Why Healing Has No Timeline
Healing differs because:
Relationships vary in depth
Losses differ in suddenness
Support systems are unequal
Personalities and emotional literacy differ
Cultures shape expectations
Two people can experience the same loss and respond entirely differently—and both responses are valid.
The Pressure to Move On
I have felt the weight of society’s phrases:
“Be strong.”
“Life goes on.”
“Others have it worse.”
These words often come from discomfort, not cruelty. People don’t know how to sit with pain, so they rush us out of it. Family and friends may withdraw when grief lasts “too long.” Even within myself, I’ve asked: “Am I weak? What’s wrong with me?” The harshest pressure is the one I place on myself.
Myths About Grief
Myth 1: Time heals everything → Time alone does nothing. Meaning and support heal.
Myth 2: Strong people don’t grieve long → Strength often hides deep grief.
Myth 3: Smiling means healing → Smiles can mask private storms.
Myth 4: Moving on means letting go → Moving forward means remembering without falling apart.

--

TO DO:
[a] Echo the grief passage word for word, starting at "Why Healing Has" and ending at "responses are valid.".
[b] Carry on the text about grief and healing, picking up right after its final sentence.
The records that come next have no connection to the text on grief.

Excerpts of spatial question data:
--

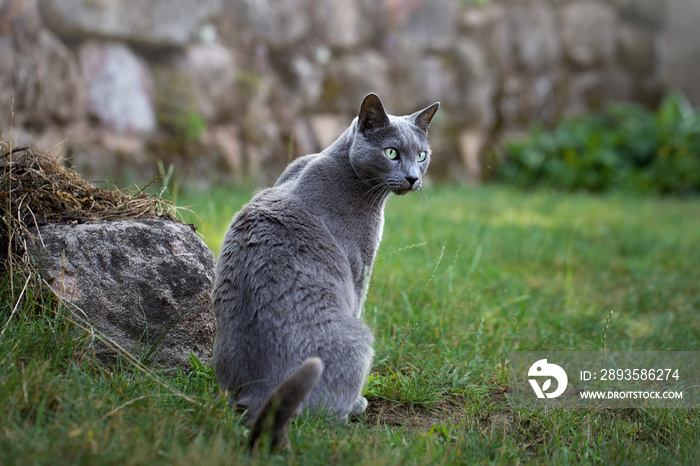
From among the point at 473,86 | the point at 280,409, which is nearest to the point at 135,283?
the point at 280,409

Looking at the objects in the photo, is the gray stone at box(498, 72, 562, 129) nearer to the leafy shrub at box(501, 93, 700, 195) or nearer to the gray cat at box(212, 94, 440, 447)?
the leafy shrub at box(501, 93, 700, 195)

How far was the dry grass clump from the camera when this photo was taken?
185 centimetres

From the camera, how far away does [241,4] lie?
4609 millimetres

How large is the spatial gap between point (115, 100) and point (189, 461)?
11.4 ft

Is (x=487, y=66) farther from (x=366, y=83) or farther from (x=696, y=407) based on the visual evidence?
(x=696, y=407)

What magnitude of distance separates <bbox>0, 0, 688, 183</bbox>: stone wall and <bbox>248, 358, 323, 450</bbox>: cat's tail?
1739 mm

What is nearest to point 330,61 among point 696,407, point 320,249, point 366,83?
point 366,83

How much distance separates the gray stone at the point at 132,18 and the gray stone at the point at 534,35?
135 inches

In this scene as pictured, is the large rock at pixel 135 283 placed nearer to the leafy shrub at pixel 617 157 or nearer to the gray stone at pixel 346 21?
the gray stone at pixel 346 21

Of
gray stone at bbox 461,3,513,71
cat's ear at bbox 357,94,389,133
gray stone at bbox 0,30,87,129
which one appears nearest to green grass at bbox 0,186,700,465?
cat's ear at bbox 357,94,389,133

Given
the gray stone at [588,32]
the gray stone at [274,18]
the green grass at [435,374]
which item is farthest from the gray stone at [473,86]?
the green grass at [435,374]

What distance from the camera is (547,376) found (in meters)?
2.21

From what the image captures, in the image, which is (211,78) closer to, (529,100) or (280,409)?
(280,409)

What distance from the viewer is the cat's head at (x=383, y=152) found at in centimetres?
202
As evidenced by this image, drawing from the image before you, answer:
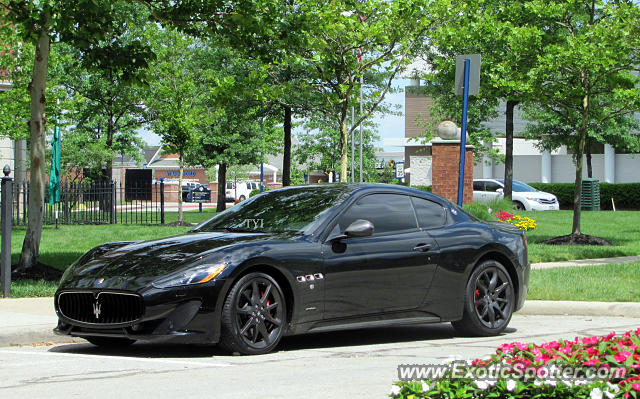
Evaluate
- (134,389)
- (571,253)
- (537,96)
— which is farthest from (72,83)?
(134,389)

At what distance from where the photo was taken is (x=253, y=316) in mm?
6812

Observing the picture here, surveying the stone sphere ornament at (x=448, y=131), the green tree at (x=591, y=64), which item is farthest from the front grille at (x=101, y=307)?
the stone sphere ornament at (x=448, y=131)

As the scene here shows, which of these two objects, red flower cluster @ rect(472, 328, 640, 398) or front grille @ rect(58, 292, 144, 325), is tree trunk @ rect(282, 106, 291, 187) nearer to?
front grille @ rect(58, 292, 144, 325)

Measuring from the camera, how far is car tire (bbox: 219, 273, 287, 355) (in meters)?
6.71

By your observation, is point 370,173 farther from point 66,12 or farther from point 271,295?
point 271,295

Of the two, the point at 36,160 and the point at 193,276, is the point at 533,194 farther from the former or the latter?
the point at 193,276

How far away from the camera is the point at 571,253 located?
1691 cm

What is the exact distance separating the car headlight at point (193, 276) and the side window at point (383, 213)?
1.43 metres

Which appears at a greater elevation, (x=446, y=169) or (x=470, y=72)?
(x=470, y=72)

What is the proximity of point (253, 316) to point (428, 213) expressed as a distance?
2.37 meters

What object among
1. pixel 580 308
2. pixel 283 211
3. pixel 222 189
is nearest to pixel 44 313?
pixel 283 211

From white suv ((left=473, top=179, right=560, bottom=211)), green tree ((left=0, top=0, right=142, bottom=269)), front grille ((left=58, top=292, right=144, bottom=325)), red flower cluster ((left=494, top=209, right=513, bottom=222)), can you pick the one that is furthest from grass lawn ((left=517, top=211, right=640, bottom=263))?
front grille ((left=58, top=292, right=144, bottom=325))

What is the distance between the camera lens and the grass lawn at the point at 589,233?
16.9m

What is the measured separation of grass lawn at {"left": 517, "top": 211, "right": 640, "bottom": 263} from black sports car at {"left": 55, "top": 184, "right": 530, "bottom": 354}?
26.6 feet
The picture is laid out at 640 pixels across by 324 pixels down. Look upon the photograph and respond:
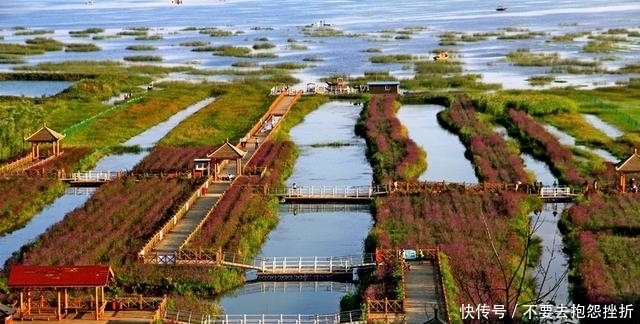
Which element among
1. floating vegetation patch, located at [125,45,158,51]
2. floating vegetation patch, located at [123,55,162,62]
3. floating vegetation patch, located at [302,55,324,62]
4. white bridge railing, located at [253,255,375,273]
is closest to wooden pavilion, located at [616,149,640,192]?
white bridge railing, located at [253,255,375,273]

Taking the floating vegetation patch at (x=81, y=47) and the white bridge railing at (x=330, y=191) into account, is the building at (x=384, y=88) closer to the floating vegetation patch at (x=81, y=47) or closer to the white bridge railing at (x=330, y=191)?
the white bridge railing at (x=330, y=191)

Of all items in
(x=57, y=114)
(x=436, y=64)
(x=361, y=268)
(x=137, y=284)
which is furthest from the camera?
(x=436, y=64)

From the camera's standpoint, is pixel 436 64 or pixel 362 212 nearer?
pixel 362 212

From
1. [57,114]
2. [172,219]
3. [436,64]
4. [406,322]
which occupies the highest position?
[436,64]

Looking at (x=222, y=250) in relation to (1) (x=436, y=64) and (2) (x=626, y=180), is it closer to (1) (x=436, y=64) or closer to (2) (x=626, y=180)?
(2) (x=626, y=180)

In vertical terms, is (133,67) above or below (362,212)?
above

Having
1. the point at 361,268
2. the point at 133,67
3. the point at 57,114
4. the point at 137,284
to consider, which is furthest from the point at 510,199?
the point at 133,67

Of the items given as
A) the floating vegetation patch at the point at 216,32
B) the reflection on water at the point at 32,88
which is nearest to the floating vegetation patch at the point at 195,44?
the floating vegetation patch at the point at 216,32
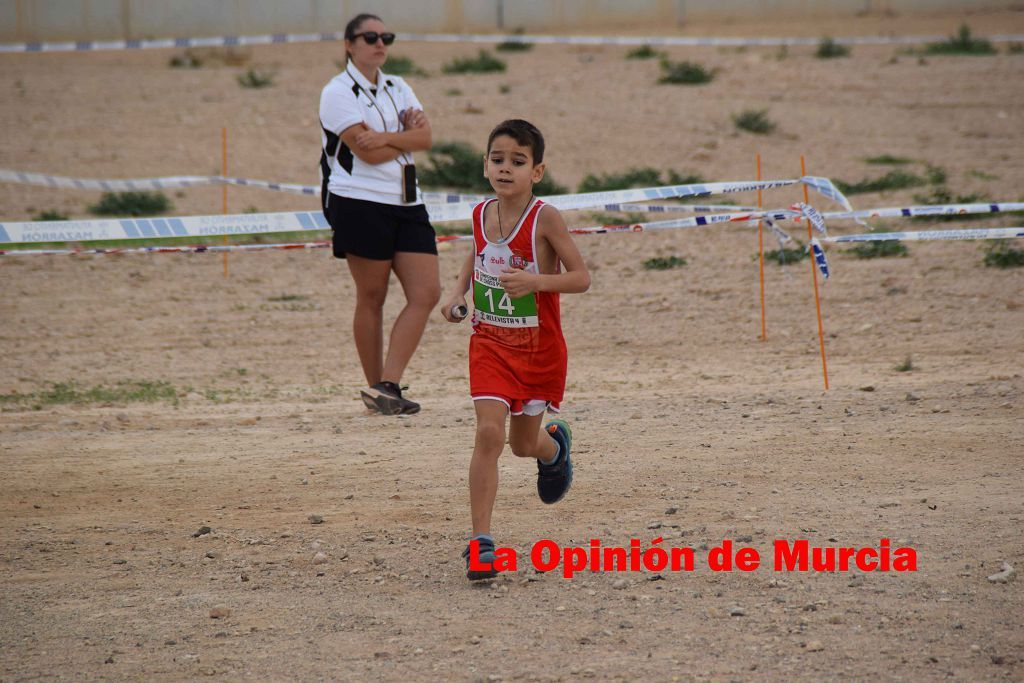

--

THE ANSWERS:
[a]
Why Healing Has No Timeline
Healing differs because:
Relationships vary in depth
Losses differ in suddenness
Support systems are unequal
Personalities and emotional literacy differ
Cultures shape expectations
Two people can experience the same loss and respond entirely differently—and both responses are valid.

[b]
Signs of Healing
Healing does not mean never crying or never missing. It means:
Pain becomes less sharp
Functioning returns, even on hard days
Memories move me, but don’t destroy me
Sometimes grief needs extra help—when pain remains equally intense for months, when daily life feels impossible, or when numbness and self-destruction take over. Seeking help is not failure; it is responsibility.
A More Humane Way
Instead of asking “How long will this take?” I ask myself: “What do I need right now to carry this better?” And instead of telling others to move on, I try to say:
“I’m here.”
“You don’t have to be okay.”
“Take your time.”
Final Reflection
People don’t move on from loss. They move forward with it. Grief does not run on a calendar. Healing is not about erasing love, but about living fully while carrying it. There is no deadline for love, and therefore no deadline for grief.
“Healing is not about moving on. It is about learning how to live fully while carrying what was lost.”